The judicial workplace

Many workplaces have written and unwritten rules — dress codes, face time requirements, and informal norms about appropriate behavior. Courthouses are no different, and the most fundamental rule for judges is to always maintain the appearance of impartiality.

These rules are so well-engrained that it remains surprising when they are flaunted — as was the case last November when a judge in Ontario appeared on the bench wearing a “Make America Great Again” hat. Judge Bernd Zabel, a Canadian citizen and Donald Trump supporter, claimed that he was simply joking with his colleagues, who were predominantly supporters of Hillary Clinton.
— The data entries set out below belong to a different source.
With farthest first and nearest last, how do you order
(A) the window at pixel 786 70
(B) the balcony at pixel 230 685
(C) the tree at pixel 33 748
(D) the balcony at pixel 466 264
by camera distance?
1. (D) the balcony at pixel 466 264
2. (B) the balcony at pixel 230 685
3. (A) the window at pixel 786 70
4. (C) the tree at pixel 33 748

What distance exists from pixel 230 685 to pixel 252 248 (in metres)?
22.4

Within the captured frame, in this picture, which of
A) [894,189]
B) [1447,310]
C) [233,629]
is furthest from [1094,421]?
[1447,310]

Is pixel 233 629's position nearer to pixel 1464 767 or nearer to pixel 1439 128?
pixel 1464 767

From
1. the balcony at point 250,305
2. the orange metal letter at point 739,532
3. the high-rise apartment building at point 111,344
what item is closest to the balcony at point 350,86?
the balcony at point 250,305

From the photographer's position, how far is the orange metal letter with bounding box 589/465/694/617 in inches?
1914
Judge Zabel is, of course, absolutely entitled to his opinions and political beliefs. But this is not even a close call.  No more than we would condone a judge wearing a local team’s baseball cap, or affixing a button or ribbon supporting a particular cause to her robe, the public should not condone ostensibly political statements or clothing, even if meant as a joke.
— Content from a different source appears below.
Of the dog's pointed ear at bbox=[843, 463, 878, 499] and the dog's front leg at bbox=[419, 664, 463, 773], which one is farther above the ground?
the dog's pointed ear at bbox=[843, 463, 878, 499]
I have routinely remarked on this blog that judges are human beings, with their own likes and dislikes, passions and interests.  That is to be applauded — no one is looking for justice from emotionless automatons.  But the judicial uniform — whether the honest black polyester of the American judge or the black or red robes of the Canadian judge — carries a reminder that judges must set aside those interests and beliefs as much as possible when they appear on the bench.

Judge Zabel faces a disciplinary hearing in August.